Galatasaray'ın hisselerini dönemin medya patronlarından Aydın Doğan’a satmayıp dünyaca ünlü AIG firmasına satan eski Başkan Faruk Süren yönetim içinde adeta alaşağı edilmişti. Süren, kulübe 21 milyon dolar sıcak para getirecekti. Bu satışın onayı için kongrede yoğun alkış almış ama sonrasında hiç de beklemediği tepkilerle karşılaşmıştı. Hatta o gün onu ilk kutlayanların arasında efsane başkanlardan Ali Tanrıyar da yanaklarından öpmüştü. Süren’in, Doğan grubuna ait bir gazetede İsviçre’ye kayak tatiline giderken koltuğunun altında kendisinin manşet olduğu bir fotoğrafı yayınlanmıştı. “Naylon Süren!” başlığı belki de adaylığının önünü ilelebet kapatmış oldu. İşte yerine gelen Mehmet Cansun yapılan olağanüstü seçim sonrası 1 yıllığına başkan olmuştu. Fotoğrafın öyküsüne gelecek olursak; Galatasaray Lisesi’nin koridorları her zamanki gibi bir tarihe tanıklık ediyordu. Eski başkanlar, yöneticiler bir araya gelerek eski günleri yad eder, tecrübeli olanlar ise öğütler verirdi. Küskünler barışırdı. İşte eski başkanlardan Allah rahmet eylesin Ali Uras da bir yanına görevini tamamlayan Cansun’u diğer yanına da aynı gün başkanlığı devralacak Özhan Canaydın’ı alıp poz vermişti. Alp Yalman Galatasaray Kulübü için önemli bir isimdir. Başkanlığı döneminde Avrupa gol kralı Tanju Çolak’ı göndermişti. İlerleyen yıllarda kurullarda görev alsa da başka zaman başkanlığa soyunmadı.
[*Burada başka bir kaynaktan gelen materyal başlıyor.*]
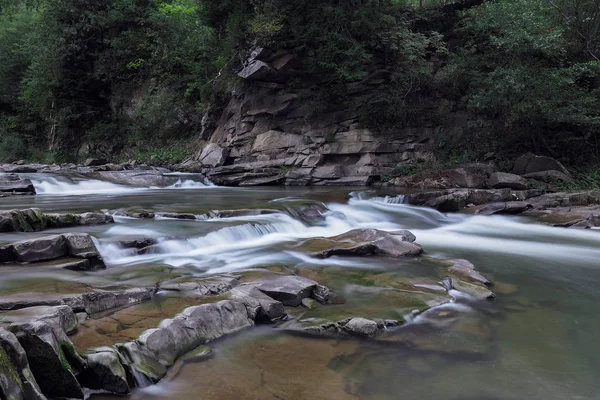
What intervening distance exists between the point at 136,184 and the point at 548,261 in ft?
48.9

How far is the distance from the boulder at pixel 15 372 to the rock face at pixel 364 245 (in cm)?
544

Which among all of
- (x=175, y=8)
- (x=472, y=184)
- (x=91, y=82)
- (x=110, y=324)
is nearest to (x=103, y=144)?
(x=91, y=82)

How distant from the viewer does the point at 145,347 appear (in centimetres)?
396

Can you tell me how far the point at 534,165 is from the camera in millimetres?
16609

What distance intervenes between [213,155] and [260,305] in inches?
701

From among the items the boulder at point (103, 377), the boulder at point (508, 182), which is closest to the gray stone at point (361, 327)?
the boulder at point (103, 377)

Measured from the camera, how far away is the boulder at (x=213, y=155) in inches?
853

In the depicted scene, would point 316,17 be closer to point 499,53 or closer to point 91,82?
point 499,53

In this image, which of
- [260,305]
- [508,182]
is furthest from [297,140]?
[260,305]

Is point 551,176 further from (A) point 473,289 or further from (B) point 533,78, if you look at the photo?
(A) point 473,289

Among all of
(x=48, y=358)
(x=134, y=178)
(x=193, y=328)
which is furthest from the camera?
(x=134, y=178)

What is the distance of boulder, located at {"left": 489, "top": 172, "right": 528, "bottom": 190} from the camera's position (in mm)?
15336

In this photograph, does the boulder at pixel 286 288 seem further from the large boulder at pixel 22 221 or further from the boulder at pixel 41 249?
the large boulder at pixel 22 221

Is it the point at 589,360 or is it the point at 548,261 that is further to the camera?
the point at 548,261
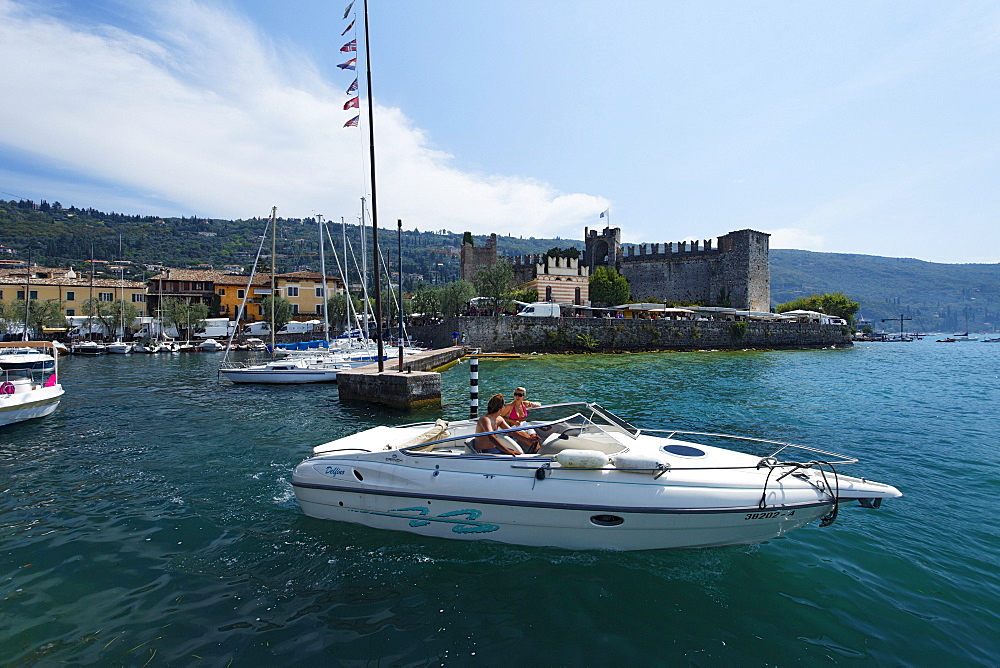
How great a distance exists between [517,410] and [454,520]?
168cm

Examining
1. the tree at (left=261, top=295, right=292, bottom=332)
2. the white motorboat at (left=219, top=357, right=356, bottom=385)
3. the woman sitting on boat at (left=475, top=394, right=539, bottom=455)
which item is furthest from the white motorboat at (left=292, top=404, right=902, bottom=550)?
the tree at (left=261, top=295, right=292, bottom=332)

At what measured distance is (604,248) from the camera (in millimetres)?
62438

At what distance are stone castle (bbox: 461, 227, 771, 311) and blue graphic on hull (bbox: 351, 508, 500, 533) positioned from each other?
46.9 meters

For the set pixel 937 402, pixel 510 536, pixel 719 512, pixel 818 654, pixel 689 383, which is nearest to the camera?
pixel 818 654

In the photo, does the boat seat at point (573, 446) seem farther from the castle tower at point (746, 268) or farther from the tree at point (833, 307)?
the tree at point (833, 307)

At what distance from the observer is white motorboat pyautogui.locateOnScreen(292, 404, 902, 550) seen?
17.0 ft

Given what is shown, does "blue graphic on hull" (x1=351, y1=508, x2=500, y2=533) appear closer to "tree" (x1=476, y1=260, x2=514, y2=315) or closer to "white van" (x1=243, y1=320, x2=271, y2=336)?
"tree" (x1=476, y1=260, x2=514, y2=315)

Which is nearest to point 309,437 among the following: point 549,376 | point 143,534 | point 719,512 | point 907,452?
point 143,534

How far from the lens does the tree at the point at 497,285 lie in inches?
1848

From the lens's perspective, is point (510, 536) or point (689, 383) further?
point (689, 383)

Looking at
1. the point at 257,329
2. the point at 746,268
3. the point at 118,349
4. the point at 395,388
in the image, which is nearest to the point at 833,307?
the point at 746,268

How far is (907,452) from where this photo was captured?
10195 mm

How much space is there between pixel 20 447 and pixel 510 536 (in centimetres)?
1188

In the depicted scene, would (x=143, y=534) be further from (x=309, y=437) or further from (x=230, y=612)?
(x=309, y=437)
Özhan Canaydın, Galatasaray Kulübü’nün kurucusu Ali Sami Yen’in eşi Fahriye Yen’i bakımevinde kaldığı dönemde ziyaret etmişti.

GORDON'UN KAZLARI

Bir dönem Beşiktaş muhabirliği de yapmıştım. Beşiktaş’ın başında Gordon Milne vardı. Beşiktaş’ın kamp tesisleri o zaman şimdi plazaların yükseldiği Fulya’da idi. Gordon’un bir de kazları vardı. Tesis çalışanları kazlar için çim sahanın en ücra köşesinde bir kümes yapmıştı. Soğuk bir kış günü malum o dönem gazeteciler her gün antrenman takip ederdi. Tesislere geldiğimde yeşil sahanın bütün zemininin bembeyaz olduğunu gördüm. Dışarıya bakıyorum kar yağmıyor ama Fulya’nın zemini bembeyaz. İşin aslı sonradan ortaya çıktı. Meğerse mahallenin aç köpekleri tesislere girmiş ve kazları yemiş. Tüyleri ise sahayı kaplamıştı. Gordon, esprili olduğu kadar disiplinli bir adamdı. Gazetecilerle her zaman mesafeliydi. Vedası bizi çok duygulandırmıştı. O dönem bizi kırmamış ve fotoğraf çektirmişti.
Soldan sağa ayaktakiler: Ali İncegül, Burhan Karanlık, Gordon Milne, Bahadır Çokişler, Kartal Yiğit Oturanlar: Ahmet Bıyıklı, Burak Yıldırım, Yusuf Noberi (rahmetli), Ömer Söztutan, Taşkın Çamkıran.